Izabel Bajjani, especialista de Direito de Família e Sucessões, entende que essa
flexibilização foi muito importante para permitir que o Judiciário volte a analisar o
caso a caso. “A história de uma família não é igual à história da outra”, diz ela,
destacando o fato de o processo ter subido ao STJ. “O Superior Tribunal de Justiça
só analisa questão jurídica, não analisa prova nem fato. É raro julgar um caso como
esse.”
Izabel lembra que no anteprojeto do Código Civil, consta essa flexibilização no
direito real de habitação. “A redação do projeto do novo Código Civil pretende que
o direito real de habitação seja concedido quando comprovadas a baixa renda e a
efetiva necessidade de utilização daquele imóvel para moradia, para além da
possibilidade de tal direito vir a ser exercido de forma concomitante entre o
cônjuge/companheiro sobrevivente e os filhos”, afirma a advogada.
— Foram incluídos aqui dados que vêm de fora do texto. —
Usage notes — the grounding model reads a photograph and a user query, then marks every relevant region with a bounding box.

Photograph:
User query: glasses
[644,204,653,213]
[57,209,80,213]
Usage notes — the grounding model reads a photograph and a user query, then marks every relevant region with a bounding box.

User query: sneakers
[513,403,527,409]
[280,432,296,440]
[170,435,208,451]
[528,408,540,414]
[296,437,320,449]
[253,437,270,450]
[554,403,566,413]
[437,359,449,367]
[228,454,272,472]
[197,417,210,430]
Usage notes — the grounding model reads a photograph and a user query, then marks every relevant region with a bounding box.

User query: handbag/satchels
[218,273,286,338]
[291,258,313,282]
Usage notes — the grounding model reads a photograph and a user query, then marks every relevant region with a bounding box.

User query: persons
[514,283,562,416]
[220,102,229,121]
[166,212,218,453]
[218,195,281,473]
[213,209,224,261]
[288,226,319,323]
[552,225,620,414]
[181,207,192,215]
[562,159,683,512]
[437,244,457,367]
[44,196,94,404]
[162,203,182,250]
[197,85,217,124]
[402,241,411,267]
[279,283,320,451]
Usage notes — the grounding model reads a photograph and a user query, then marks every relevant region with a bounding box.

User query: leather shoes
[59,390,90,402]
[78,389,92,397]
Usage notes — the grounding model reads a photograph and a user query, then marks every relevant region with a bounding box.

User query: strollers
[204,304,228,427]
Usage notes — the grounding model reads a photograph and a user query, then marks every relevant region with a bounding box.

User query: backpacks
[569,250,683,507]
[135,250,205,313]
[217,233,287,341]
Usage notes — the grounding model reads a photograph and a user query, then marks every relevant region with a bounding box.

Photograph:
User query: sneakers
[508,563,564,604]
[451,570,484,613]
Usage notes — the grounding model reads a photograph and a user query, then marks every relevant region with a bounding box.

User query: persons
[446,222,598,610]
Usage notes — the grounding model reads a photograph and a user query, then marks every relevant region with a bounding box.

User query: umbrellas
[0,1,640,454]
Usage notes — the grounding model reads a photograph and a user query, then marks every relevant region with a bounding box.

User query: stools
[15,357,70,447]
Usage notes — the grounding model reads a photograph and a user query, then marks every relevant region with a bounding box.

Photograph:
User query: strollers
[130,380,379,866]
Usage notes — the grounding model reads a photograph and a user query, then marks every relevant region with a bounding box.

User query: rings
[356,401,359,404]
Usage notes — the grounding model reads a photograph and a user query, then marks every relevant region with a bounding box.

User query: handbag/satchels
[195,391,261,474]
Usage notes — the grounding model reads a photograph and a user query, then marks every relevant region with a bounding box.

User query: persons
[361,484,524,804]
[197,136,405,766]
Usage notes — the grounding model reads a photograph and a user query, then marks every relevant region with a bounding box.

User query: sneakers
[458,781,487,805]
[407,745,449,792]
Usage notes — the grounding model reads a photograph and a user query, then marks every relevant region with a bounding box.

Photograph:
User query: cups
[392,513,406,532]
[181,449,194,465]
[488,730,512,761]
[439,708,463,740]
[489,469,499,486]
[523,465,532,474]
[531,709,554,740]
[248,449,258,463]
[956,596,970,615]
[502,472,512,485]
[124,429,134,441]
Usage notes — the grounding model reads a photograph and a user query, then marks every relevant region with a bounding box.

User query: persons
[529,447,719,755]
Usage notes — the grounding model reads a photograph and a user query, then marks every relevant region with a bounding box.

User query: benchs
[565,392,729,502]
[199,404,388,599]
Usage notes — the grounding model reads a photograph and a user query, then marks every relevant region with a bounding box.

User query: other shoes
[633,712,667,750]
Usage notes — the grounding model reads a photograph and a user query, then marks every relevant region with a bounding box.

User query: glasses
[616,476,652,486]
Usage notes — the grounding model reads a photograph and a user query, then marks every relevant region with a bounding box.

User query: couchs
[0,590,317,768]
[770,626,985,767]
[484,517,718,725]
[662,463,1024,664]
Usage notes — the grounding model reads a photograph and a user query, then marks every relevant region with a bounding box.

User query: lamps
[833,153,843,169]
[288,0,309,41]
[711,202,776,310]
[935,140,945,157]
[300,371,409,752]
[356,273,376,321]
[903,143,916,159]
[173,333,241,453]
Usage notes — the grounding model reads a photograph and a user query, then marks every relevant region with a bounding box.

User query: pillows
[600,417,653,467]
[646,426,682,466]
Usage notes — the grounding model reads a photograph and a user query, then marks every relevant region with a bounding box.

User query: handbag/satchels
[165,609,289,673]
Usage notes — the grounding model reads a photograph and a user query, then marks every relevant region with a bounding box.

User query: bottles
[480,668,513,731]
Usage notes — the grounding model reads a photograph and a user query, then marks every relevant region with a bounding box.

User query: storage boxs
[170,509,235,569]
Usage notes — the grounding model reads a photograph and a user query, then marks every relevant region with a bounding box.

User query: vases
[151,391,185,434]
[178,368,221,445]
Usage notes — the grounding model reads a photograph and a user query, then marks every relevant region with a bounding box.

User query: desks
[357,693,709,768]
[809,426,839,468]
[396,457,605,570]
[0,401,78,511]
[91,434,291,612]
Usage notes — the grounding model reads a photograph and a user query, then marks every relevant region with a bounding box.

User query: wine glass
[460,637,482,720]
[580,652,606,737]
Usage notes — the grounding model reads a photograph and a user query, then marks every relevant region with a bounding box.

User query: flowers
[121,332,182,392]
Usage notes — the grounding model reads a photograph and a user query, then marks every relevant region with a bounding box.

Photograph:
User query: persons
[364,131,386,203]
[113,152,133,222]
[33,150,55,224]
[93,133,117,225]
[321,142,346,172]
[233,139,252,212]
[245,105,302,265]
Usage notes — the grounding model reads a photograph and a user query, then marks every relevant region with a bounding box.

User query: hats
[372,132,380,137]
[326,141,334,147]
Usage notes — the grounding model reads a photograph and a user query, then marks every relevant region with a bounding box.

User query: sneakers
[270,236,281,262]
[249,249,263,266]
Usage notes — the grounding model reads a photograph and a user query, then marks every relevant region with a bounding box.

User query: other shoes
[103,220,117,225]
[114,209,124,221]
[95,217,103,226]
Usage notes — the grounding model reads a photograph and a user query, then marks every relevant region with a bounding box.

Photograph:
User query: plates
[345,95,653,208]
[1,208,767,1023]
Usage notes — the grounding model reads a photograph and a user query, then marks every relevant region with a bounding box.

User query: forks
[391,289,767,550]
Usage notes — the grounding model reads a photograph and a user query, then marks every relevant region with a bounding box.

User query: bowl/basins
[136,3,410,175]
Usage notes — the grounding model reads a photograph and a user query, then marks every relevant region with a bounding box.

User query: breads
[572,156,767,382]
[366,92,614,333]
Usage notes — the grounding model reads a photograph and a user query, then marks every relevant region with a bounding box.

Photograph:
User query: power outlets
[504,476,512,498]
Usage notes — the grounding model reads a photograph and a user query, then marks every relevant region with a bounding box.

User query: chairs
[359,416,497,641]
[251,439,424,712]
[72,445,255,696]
Caberia no caso julgado pelos ministros da 3ª Turma, de acordo com a advogada
Stephanie Rodrigues, recurso contra a decisão - embargos de declaração e/ou
embargos de divergência. Nos embargos de declaração, diz, seria possível
sustentar que o acórdão recorrido teria sido omisso ao deixar de enfrentar
argumentos relevantes apresentados pela viúva em suas contrarrazões, que seriam
capazes de alterar a conclusão que se chegou.
Nos embargos de divergência, acrescenta a advogada, seria possível demonstrar
que o acordão recorrido divergiu de julgamento anterior do STJ em que não foi
aplicada a flexibilização do direito real de habitação frente as peculiaridades do
caso concreto, confrontando as respectivas teses jurídicas.